Beginning with the line containing "Among the options" and ending with the last line, repeat the records exactly.

__Data entries__
— BEGIN —
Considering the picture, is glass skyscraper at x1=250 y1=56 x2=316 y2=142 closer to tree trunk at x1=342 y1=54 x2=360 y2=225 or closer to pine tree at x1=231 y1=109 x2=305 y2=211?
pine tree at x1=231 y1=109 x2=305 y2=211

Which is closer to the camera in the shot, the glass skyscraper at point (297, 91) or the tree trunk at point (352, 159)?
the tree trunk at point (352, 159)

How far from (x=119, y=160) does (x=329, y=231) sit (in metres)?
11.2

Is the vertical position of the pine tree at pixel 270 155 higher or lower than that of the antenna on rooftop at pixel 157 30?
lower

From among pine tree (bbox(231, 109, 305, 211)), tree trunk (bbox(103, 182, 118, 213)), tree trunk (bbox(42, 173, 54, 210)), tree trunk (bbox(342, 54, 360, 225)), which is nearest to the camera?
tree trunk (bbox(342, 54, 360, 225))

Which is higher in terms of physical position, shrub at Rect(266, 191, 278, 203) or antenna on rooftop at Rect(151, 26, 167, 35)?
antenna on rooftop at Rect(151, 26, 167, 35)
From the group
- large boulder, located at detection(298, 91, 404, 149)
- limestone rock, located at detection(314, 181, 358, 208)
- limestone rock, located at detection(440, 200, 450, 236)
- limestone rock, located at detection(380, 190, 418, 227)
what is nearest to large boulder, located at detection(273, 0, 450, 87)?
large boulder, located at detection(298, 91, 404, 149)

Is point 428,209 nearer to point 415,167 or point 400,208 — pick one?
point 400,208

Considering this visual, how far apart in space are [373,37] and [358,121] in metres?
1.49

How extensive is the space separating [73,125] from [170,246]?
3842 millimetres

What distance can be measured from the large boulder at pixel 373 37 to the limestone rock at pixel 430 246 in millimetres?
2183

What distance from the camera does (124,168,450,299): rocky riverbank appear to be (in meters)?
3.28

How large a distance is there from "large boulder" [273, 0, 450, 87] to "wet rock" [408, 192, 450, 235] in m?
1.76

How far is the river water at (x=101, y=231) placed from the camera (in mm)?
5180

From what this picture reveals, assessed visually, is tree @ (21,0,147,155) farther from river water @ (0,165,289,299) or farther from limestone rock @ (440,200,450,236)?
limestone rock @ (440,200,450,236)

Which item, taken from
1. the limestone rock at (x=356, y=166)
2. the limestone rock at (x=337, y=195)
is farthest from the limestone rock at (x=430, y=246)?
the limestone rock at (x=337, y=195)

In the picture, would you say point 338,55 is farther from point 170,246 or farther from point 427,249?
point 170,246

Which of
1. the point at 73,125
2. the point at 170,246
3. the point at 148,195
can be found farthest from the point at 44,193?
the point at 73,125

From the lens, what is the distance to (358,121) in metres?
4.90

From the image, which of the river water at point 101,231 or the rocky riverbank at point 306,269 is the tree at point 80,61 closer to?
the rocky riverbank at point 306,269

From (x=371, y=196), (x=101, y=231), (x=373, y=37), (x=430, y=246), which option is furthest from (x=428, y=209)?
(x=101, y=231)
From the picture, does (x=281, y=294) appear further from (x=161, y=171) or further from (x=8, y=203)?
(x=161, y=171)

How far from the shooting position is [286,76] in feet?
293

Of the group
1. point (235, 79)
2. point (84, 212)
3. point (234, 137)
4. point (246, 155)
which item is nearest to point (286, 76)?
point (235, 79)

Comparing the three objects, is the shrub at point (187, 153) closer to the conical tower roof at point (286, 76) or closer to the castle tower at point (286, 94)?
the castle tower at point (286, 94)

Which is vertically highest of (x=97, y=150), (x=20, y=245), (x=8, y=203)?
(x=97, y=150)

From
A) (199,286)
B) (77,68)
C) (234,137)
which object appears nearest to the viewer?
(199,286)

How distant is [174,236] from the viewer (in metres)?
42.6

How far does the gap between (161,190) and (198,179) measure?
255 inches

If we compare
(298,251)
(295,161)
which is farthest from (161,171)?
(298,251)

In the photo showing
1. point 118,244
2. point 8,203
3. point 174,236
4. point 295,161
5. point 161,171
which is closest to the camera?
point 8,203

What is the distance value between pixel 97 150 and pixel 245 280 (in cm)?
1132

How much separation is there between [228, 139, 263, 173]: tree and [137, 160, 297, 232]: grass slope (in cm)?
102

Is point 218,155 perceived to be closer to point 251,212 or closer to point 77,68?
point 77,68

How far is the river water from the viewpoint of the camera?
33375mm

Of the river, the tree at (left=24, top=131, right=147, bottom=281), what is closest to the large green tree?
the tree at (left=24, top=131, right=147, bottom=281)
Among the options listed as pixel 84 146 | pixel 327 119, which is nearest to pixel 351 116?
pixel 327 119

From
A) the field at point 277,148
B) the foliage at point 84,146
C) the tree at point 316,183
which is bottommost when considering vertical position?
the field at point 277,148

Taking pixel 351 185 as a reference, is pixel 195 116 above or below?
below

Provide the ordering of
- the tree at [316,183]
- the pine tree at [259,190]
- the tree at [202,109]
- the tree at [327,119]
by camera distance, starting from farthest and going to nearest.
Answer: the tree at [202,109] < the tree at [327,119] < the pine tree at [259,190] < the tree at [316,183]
— END —
__COMPLETE RESPONSE__
Among the options listed as pixel 84 146 | pixel 327 119, which is nearest to pixel 351 116?
pixel 327 119

From
A) the field at point 277,148
B) the foliage at point 84,146
C) the tree at point 316,183
which is bottommost when considering vertical position?
the field at point 277,148

Taking pixel 351 185 as a reference, is pixel 195 116 above or below?
below

Provide the ordering of
- the tree at [316,183]
- the pine tree at [259,190]
- the tree at [202,109]
- the tree at [327,119]
by camera distance, starting from farthest and going to nearest.
Answer: the tree at [202,109] < the tree at [327,119] < the pine tree at [259,190] < the tree at [316,183]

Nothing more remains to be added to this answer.